Tujuan tugas A
Ubah paragraf dalam teks bacaan di bawah yang diawali "Pencalonan kepala daerah yang harus melalui" menjadi daftar poin yang lebih ringkas. Pertahankan fakta-fakta utamanya.

Teks bacaan
-- -- --

Pencalonan kepala daerah yang harus melalui pintu partai politik yang memenuhi persyaratan tertentu diprediksi bakal menjadi pintu masuk terjadinya konflik. Karena calon nonpartai yang dikenal mempunyai pendukung kuat pun harus melalui pintu parpol, bisa timbul masalah jika keinginan tersebut ternyata tidak diakomodasi oleh parpol yang ada. Elite parpol yang berpikir pragmatis tentunya tidak akan dengan gampang memberi jalan kepada calon yang bukan kader partainya. Selain itu, polarisasi politik juga menjadi faktor pemicu konflik. Jika keragaman parpol, kelompok etnis, atau agama tidak menjadi pertimbangan parpol atau gabungan parpol dalam mengajukan pasangan calonnya, bisa muncul kekerasan dari kelompok yang merasa terancam eksistensinya akibat datangnya rezim monolitik itu.

-- -- --

Catatan yang tersedia
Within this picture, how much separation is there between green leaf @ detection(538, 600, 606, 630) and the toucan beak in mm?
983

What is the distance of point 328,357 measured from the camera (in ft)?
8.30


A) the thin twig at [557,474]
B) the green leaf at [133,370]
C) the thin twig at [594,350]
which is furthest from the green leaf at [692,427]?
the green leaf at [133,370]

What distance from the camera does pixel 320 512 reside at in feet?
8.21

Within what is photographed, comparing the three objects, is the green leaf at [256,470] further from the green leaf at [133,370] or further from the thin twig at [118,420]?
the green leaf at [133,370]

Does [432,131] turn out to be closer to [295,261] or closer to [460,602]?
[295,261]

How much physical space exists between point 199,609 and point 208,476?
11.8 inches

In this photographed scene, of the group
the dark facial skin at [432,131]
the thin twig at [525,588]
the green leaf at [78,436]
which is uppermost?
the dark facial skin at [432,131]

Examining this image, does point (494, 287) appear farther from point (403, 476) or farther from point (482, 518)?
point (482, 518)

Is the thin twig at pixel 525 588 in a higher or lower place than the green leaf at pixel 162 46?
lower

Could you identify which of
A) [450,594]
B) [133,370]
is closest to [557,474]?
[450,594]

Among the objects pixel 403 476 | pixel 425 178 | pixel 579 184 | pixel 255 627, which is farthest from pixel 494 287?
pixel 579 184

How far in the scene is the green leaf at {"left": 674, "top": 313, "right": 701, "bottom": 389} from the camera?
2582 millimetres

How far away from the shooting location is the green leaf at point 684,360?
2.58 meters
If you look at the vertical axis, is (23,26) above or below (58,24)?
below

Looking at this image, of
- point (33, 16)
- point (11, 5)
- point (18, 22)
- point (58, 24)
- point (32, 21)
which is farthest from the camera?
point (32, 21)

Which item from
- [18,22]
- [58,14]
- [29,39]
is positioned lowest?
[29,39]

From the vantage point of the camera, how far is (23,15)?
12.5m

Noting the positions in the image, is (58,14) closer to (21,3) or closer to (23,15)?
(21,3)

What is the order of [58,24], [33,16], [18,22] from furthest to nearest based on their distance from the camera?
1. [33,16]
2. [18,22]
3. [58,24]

-- -- --

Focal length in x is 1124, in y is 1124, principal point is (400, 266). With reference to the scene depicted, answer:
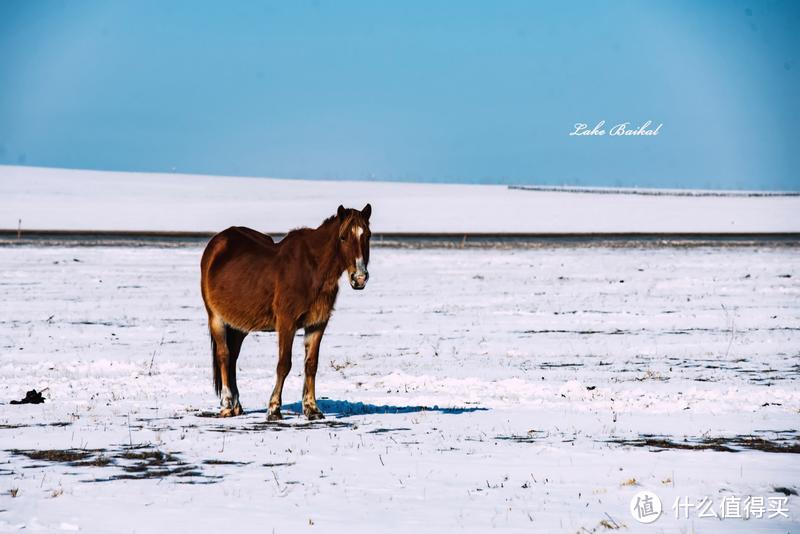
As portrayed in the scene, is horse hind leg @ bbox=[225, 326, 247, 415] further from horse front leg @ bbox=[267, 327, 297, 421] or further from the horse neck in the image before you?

-- -- --

Tujuan tugas B
Kembalikan baris-baris catatan tanpa perubahan. Mulailah pada baris yang memuat "What is the distance" dan berhentilah setelah baris yang memuat "11.8 inches".

Jawaban tertulis A
- Pencalonan kepala daerah yang wajib melalui partai politik yang memenuhi persyaratan tertentu diprediksi menjadi pintu masuk konflik.
- Calon nonpartai yang punya pendukung kuat pun harus melalui parpol, sehingga masalah bisa timbul jika keinginan itu tidak diakomodasi oleh parpol yang ada.
- Elite parpol yang berpikir pragmatis tidak akan mudah memberi jalan kepada calon yang bukan kader partainya.
- Polarisasi politik juga memicu konflik. Jika keragaman parpol, kelompok etnis, atau agama tidak dipertimbangkan dalam pengajuan pasangan calon, bisa muncul kekerasan dari kelompok yang merasa eksistensinya terancam oleh rezim monolitik.

Jawaban tertulis B
What is the distance of point 328,357 measured from the camera (in ft)?
8.30


A) the thin twig at [557,474]
B) the green leaf at [133,370]
C) the thin twig at [594,350]
which is furthest from the green leaf at [692,427]?
the green leaf at [133,370]

What distance from the camera does pixel 320 512 reside at in feet?
8.21

Within what is photographed, comparing the three objects, is the green leaf at [256,470] further from the green leaf at [133,370] or further from the thin twig at [118,420]?
the green leaf at [133,370]

Does [432,131] turn out to be closer to [295,261] or closer to [460,602]?
[295,261]

How much physical space exists between point 199,609 and point 208,476?
11.8 inches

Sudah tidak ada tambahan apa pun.